07:49 You do also have the option here to save a trigger pattern.
07:53 This can be useful for diagnostics because you can then send that to Link tech support and they're going to be able to help with diagnosing why you're having triggering issues, So at this stage our trigger inputs are set up correctly.
08:06 Let's just make sure that they are actually working properly while we have our trigger, our fuelling I should say disabled.
08:14 So what we can do here is either press F12, I'll press escape and close that down, or R for run time values and that'll bring up this little box which allows us to sort of dive deep into what's going on inside of the ECU.
08:28 So we've got all of these little tabs across the top here.
08:31 At the moment we're on the fuel tab, and what we want to do is run through here using the right arrow key and I want to be on this triggers and limits screen here.
08:42 So this just allows us to go through a bit of a sanity check, we've already checked with our scope function but we want to also look at our trigger status so this is important here.
08:53 What we're looking for is trigger one signal, at the moment obviously we're not cranking, it's saying no, same with trig two and trig one error counter is showing one.
09:02 The other element to keep in mind with this as well is looking at our engine RPM, during cranking we should be seeing probably somewhere around about 200, 250 RPM, give or take and it should be reasonably consistent.

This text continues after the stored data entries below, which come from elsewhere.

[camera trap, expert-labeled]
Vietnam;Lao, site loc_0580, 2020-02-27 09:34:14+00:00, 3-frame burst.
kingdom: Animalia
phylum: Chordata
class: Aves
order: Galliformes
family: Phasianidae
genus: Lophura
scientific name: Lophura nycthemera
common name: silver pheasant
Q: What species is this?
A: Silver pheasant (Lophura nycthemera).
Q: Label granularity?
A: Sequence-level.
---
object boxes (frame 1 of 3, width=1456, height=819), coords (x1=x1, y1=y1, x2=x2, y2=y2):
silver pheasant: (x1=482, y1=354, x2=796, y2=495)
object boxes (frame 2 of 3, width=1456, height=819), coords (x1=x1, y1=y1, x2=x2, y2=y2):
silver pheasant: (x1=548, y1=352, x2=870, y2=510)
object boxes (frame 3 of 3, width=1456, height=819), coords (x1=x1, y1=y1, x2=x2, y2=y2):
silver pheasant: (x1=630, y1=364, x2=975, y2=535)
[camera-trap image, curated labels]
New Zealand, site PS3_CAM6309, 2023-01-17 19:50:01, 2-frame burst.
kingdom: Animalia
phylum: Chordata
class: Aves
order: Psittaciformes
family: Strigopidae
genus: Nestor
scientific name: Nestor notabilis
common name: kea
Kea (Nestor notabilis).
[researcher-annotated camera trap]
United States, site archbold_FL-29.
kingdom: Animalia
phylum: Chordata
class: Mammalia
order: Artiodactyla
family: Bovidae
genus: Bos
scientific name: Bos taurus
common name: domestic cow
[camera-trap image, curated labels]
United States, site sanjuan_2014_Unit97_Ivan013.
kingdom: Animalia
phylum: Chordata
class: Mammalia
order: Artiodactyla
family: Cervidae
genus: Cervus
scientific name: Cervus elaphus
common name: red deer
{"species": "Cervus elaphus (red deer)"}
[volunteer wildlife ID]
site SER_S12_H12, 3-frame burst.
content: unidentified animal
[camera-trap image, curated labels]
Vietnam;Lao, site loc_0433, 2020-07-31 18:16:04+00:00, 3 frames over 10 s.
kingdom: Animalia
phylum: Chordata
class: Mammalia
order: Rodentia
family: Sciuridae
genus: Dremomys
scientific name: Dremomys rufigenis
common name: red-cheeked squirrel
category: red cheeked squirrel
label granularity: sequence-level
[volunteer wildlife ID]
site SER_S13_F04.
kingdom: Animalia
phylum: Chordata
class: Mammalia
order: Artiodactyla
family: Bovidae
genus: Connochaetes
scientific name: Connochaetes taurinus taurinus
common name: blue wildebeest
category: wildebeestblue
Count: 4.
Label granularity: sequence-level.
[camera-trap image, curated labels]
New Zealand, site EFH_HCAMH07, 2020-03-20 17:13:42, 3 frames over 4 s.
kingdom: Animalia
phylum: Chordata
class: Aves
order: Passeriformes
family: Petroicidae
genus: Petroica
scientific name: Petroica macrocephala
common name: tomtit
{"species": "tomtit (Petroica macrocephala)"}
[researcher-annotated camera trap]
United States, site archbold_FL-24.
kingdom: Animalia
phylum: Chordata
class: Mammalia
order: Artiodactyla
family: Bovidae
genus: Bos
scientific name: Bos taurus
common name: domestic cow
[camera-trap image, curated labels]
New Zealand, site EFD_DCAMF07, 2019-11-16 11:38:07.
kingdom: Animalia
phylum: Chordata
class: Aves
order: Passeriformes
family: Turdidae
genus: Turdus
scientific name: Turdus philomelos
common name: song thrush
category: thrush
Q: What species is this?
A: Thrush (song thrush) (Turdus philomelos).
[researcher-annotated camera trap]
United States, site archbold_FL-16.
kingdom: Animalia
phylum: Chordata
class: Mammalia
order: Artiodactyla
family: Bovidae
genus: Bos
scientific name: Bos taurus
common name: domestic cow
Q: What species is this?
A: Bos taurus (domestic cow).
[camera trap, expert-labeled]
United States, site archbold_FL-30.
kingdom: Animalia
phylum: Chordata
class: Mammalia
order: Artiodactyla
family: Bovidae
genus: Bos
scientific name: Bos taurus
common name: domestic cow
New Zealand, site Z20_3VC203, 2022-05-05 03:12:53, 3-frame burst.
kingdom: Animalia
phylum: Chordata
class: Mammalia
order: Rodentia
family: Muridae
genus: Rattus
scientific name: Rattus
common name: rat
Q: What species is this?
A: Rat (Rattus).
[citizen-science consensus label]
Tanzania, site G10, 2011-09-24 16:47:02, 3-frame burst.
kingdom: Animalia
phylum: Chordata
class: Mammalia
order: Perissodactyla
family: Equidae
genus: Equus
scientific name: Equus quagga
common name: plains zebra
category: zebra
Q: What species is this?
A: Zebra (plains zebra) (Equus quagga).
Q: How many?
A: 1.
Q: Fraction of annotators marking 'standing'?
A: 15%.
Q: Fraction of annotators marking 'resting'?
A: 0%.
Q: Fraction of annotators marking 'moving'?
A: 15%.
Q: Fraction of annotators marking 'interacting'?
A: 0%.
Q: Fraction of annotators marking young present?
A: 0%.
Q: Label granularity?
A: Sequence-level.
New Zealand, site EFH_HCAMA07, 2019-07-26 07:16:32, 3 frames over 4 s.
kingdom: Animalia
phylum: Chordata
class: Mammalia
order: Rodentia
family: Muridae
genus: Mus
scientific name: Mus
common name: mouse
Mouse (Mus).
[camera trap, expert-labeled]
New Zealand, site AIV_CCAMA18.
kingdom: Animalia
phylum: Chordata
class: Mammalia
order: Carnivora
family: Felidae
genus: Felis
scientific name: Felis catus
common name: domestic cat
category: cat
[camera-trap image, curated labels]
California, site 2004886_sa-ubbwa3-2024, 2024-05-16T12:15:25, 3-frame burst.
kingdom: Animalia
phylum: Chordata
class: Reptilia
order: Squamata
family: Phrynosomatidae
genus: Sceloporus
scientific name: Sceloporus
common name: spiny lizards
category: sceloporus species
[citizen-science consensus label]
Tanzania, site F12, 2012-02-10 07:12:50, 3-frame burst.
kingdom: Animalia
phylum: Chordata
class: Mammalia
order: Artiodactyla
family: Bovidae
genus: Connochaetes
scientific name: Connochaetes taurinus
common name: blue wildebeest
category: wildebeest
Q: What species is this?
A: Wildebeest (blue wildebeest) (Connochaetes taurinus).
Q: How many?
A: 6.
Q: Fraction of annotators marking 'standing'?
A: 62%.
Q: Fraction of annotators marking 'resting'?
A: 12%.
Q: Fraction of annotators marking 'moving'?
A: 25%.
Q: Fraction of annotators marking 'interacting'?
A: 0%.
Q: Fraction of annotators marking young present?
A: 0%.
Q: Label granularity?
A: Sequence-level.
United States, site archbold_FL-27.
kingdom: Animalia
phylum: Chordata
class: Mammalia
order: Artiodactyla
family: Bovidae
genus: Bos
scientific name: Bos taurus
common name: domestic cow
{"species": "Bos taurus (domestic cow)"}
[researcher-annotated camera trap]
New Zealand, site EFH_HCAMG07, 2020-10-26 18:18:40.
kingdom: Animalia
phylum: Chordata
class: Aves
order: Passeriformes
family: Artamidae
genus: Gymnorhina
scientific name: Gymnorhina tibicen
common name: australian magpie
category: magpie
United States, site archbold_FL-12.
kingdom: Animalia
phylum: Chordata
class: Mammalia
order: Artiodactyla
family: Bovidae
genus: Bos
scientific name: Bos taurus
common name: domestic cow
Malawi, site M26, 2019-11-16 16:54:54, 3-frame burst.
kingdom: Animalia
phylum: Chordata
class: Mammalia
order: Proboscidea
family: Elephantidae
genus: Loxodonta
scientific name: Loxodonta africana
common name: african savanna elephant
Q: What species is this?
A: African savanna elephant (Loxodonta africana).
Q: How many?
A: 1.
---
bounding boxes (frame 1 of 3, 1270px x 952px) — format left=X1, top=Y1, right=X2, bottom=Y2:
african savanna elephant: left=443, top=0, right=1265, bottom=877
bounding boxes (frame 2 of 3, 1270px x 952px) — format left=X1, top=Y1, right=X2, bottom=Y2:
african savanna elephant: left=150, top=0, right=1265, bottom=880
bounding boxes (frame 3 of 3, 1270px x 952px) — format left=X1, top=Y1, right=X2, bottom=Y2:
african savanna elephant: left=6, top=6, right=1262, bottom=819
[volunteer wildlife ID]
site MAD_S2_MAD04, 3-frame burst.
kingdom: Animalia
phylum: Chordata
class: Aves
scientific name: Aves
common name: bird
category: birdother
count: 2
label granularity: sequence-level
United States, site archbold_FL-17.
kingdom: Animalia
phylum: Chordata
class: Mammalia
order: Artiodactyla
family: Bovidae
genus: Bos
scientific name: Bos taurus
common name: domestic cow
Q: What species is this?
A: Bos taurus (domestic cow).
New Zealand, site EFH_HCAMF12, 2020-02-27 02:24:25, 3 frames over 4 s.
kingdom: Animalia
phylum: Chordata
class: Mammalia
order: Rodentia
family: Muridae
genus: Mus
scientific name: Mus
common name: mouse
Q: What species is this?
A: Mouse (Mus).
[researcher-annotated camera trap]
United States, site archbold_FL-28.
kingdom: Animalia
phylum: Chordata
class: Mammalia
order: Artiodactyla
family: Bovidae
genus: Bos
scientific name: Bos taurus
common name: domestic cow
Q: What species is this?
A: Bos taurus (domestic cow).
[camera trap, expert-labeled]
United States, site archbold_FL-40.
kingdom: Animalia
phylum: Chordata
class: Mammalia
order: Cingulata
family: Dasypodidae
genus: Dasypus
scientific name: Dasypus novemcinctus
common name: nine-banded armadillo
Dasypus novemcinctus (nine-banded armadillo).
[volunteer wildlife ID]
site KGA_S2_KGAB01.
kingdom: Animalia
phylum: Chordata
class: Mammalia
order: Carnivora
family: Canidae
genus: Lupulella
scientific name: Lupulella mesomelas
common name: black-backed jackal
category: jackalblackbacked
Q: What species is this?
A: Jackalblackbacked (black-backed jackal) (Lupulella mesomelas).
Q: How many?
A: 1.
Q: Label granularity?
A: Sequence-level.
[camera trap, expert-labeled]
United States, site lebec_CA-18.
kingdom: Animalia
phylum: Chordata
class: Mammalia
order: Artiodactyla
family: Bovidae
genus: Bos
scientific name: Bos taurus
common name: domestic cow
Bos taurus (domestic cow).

09:14 So if we're not seeing that, if we're seeing 1000, 1500 RPM during cranking or it's really erratic, it's all over the place and it doesn't match what we're hearing with the engine, these are little red flags for us that we can address here.
09:28 So I'll just highlight this again.
09:30 We're going to crank, what we should see is trig one and trig two signal should turn green.
09:34 We may see our trig one error count increment one or two while I initially start cranking but let's just see what happens.
09:42 OK so that's showing yes and if we look across at our engine speed, you can see it's a little lower than I suggested but we're sitting around 125 to 150 RPM, big element of that would be our battery voltage as well which while I've been talking here has probably gotten down a little bit low in this particular application.
09:59 So essentially that test there, I should have the confidence now and know that we're getting trigger signals that the ECU is accepting and understanding, I've got a sensible engine RPM during cranking, this gives me the confidence that I should be able to get this up and running and basically when it comes time to our initial startup, I don't need to worry too much about whether our trigger settings are correct, with respect of we still do need to set our base ignition timing but again we'll get to that in time.
10:29 Alright let's just go back to our ignition mode, sorry our injection mode, seem to be really struggling getting those confused between injection and ignition but we'll turn our injection mode back to sequential and we'll store that change and we're ready to move on with the next step of our process.